Object: to give essential employment to the labouring class.

1.     Every farm to have in constant employment labourers in proportion of one man to every 25 Rental to the Poor Rate.

2.     A labourer’s rate to be levied. Every occupier of land to employ or pay.

3.     Wages to be 2 shillings per day married man; 1 shilling 6 pence single upwards of 18 years; below in proportion. To apply to able-bodied labourers.

4.     Every married man earning 2 shillings per day shall support himself, his wife and children.

5.     That in making a general increase in their rate of wages, this meeting has been solely influenced by a desire to improve the condition of the industrious labourers as they feel persuaded that by such means they shall be promoting the moral and religious improvement of the poor and thus perform the best service which they can to God and their country.

The resolution was signed “CHICHESTER”. Twenty-two other men appended their signatures.
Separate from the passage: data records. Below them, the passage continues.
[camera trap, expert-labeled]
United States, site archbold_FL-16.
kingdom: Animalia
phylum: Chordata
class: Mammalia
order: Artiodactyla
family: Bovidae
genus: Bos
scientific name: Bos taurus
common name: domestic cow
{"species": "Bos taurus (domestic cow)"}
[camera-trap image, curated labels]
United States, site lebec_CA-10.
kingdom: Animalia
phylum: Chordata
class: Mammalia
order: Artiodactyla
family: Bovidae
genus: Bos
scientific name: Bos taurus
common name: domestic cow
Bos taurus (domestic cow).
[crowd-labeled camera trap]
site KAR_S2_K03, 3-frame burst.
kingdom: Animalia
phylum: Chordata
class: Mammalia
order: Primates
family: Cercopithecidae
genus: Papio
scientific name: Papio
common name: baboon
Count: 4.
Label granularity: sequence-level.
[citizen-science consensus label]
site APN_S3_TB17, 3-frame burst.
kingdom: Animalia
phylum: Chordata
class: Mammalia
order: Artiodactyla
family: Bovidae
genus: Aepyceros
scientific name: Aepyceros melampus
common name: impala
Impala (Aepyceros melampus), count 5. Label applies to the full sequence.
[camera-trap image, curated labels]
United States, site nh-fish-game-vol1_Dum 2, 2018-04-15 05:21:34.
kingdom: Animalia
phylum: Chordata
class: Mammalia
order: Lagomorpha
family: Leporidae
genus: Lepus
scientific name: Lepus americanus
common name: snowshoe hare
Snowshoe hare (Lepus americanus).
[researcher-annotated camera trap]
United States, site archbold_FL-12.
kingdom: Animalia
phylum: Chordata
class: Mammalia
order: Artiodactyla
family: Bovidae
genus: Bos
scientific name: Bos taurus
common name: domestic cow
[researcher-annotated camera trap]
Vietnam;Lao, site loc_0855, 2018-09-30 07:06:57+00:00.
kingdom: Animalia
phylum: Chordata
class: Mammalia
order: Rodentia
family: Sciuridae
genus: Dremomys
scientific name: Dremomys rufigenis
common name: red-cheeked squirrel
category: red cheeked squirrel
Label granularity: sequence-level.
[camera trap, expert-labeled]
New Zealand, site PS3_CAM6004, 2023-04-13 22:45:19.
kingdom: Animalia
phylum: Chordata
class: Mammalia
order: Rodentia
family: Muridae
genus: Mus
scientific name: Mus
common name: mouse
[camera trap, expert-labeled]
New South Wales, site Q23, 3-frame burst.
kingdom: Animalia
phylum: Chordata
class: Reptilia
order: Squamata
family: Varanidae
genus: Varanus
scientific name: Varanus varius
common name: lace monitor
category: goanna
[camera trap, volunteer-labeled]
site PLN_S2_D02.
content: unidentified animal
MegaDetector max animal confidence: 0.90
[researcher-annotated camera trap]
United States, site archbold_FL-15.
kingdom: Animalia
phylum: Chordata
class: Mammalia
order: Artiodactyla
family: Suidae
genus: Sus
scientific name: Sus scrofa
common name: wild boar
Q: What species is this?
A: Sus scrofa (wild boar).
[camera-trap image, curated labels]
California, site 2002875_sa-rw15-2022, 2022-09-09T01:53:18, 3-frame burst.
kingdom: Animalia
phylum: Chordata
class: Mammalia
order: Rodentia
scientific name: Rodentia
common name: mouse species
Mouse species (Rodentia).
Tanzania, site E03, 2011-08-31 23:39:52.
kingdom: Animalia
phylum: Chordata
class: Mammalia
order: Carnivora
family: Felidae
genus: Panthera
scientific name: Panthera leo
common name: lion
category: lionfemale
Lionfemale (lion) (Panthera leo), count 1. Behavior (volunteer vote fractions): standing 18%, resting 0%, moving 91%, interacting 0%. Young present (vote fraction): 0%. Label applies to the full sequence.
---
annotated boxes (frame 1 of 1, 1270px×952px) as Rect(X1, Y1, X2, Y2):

Richard Lower was not among them, for he was merely the Clerk who wrote out the Minutes, not by any means a principal rate-payer in the parish.

The hypocrisy in Paragraph 5 leaves one undecided whether to laugh or cry. It would, perhaps, be asking too much for a meeting with so august a chairman to have acknowledged that it was acting under the duress imposed upon it by the riots sweeping across the county, but to insist that it had been “solely influenced by a desire to improve the condition of the industrious labourers” could scarcely have been a true statement. In fact it did little to improve that condition, for although granting a general all-round increase in wages, it simultaneously cut the scales of Poor Law Relief by insisting that every man earning 2s. a day should support his family without help from the parish no matter how many children he had. It also placed an additional burden on the small farmers who employed no hired labour, artisans and such as Richard Lower, who had to pay the new Labourer’s Rate as occupiers but employed no one.Indeed it would seem from this resolution that the Chiddingly men were like those of Withyham, unwilling to join their more adventurous (outrageous? – the choice of adjective depends upon the point of view) neighbours. In Brede, where the paupers made a powerful noise, Poor Law expenditures rose from £1765 in 1830 to £2606 in 1832, whilst wages were fixed at 2s. 3d. per day. In Eastbourne, where fires burned every night, Poor Law expenditure increased by 20% from 1831 to 1832. In Chiddingly, the Poor Rate levied was 13s. 6d. in 1829; 12s. 6d. in 1830; and 13s. in 1831 and 1832. The fact that the Chiddingly labourers gained so little from the “Swing Riots” is a strong argument against their having damaged the Jeffrays Memorial in 1830.